8 May 2018

NZ should heed warning on China influence: Clinton

7:36 am on 8 May 2018

Warnings about Chinese efforts to gain political influence in New Zealand and Australia must be taken seriously, former United States Secretary of State Hillary Clinton said.

Former United States Secretary of State Hillary Clinton talks to a crowd of nearly 3000 in Auckland at an event for her new book What Happened.

Photo: RNZ/Dan Cook

Nearly 3000 people packed into Auckland's Spark Arena last night to hear insights from the United States' first female presidential candidate.

The night kicked off with a kapa haka performance by Gisborne group Whāngārā Mai Tawhiti before the scene was set by the evening's host Linda Clark.

"We are some lucky, lucky people," she told the crowd.

People were on their feet to applaud as the former New York senator made her way to the lectern.

Mrs Clinton highlighted New Zealand and praised the country for being a vital, multicultural democracy.

"New Zealand's success in bringing together people from different backgrounds and beliefs, having such a vital democracy, as an example, which we so desperately need in the world really means more in the 21st Century than perhaps you even recognise," she said.

While she complimented New Zealand for being a leading example to the rest of the world, she said foreign interference in domestic politics was an ongoing problem that was not just confined to the US, after concerns about Russian interference in her campaign.

"In Australia and here in New Zealand experts are sounding the alarm about Chinese efforts to gain political power and influence policy decisions. Anne-Marie Brady of the University of Canterbury has rightly called this a new global battle, and it's just getting started.

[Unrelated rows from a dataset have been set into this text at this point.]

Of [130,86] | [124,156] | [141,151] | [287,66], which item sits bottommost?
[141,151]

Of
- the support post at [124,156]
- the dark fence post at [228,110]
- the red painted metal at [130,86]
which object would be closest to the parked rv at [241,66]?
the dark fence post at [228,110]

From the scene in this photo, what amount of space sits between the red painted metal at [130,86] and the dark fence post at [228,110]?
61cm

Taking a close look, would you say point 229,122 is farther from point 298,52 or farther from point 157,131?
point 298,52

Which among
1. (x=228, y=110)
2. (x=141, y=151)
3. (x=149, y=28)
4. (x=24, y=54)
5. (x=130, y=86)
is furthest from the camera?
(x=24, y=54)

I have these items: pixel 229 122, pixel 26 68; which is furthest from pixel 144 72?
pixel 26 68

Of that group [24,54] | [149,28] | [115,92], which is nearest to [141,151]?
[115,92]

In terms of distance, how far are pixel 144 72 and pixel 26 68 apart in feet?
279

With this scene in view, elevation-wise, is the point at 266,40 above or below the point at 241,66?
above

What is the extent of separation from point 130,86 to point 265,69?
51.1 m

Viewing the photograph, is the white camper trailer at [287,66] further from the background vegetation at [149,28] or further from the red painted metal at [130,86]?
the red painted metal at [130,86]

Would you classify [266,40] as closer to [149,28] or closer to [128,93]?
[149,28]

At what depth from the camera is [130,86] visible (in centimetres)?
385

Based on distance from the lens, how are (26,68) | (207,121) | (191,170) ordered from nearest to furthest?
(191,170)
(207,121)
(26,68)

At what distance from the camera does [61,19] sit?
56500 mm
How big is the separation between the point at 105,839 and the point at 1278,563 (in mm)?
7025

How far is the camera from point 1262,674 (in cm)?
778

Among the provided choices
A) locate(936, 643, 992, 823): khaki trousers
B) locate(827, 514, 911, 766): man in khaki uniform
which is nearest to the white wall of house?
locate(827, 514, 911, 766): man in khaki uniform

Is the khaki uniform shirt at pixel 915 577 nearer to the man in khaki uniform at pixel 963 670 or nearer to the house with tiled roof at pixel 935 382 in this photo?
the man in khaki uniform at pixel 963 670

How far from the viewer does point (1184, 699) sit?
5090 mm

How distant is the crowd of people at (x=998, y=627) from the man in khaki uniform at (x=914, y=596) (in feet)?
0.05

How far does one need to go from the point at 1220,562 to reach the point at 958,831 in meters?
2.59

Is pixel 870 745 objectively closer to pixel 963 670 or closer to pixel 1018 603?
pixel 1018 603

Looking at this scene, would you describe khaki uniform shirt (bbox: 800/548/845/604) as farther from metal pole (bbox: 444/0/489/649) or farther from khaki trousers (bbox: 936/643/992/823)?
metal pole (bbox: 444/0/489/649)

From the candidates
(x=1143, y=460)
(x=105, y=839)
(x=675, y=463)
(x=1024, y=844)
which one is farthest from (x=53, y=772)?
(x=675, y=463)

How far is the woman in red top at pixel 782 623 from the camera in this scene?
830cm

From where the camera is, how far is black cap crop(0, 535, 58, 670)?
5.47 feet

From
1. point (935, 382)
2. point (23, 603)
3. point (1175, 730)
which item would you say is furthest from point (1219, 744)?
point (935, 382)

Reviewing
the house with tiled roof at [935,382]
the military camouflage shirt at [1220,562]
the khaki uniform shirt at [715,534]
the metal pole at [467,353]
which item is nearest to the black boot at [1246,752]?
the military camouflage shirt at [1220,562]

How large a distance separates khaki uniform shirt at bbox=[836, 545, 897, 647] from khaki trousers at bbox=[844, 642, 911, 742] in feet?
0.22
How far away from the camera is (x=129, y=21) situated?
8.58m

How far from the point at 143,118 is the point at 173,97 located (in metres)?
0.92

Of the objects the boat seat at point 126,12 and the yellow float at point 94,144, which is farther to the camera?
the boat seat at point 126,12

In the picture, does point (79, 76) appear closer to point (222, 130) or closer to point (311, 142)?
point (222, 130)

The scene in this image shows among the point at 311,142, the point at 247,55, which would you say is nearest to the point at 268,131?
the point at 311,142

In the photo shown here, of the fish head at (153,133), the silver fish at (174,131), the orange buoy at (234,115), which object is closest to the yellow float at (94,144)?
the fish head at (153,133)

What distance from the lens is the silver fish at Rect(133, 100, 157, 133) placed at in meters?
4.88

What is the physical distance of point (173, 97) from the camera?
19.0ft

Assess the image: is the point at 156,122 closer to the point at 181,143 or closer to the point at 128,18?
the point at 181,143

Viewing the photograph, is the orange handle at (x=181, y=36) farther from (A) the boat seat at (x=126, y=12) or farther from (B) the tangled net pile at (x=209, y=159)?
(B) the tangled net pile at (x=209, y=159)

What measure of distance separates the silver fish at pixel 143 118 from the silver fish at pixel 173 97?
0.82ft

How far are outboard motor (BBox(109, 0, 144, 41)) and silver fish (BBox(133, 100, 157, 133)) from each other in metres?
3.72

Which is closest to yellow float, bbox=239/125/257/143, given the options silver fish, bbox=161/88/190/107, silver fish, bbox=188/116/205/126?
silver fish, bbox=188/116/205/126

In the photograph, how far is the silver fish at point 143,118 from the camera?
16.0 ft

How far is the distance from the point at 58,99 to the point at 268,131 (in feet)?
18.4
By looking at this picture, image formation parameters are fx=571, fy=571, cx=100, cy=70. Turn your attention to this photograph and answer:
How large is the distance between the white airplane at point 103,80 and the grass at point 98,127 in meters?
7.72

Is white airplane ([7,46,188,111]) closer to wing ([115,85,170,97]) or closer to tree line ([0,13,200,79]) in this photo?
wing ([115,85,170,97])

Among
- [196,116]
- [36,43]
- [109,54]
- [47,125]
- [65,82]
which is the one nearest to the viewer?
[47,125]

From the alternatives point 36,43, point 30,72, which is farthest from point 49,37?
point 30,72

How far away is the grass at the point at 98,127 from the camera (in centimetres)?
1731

We need to take it seriously," Mrs Clinton said.

Mrs Clinton's reference to New Zealand's domestic politics follows from her visit with Prime Minister Jacinda Ardern.

Jacinda Ardern and Hillary Clinton take a selfie

Jacinda Ardern and Hillary Clinton Photo: Supplied

Taking on lighter topics, she also offered a glimpse into her personal life to the audience as she talked about her trip to Auckland's One Tree Hill.

"I was walking up toward the monument and my daughter called for FaceTime with my grandchildren and the biggest treat I could give them was to move my phone and show them the sheep," she joked.

One of the most anticipated topics at the talk, Mrs Clinton reflected on her 2016 US election loss to Donald Trump, which she also discussed in her new book What Happened.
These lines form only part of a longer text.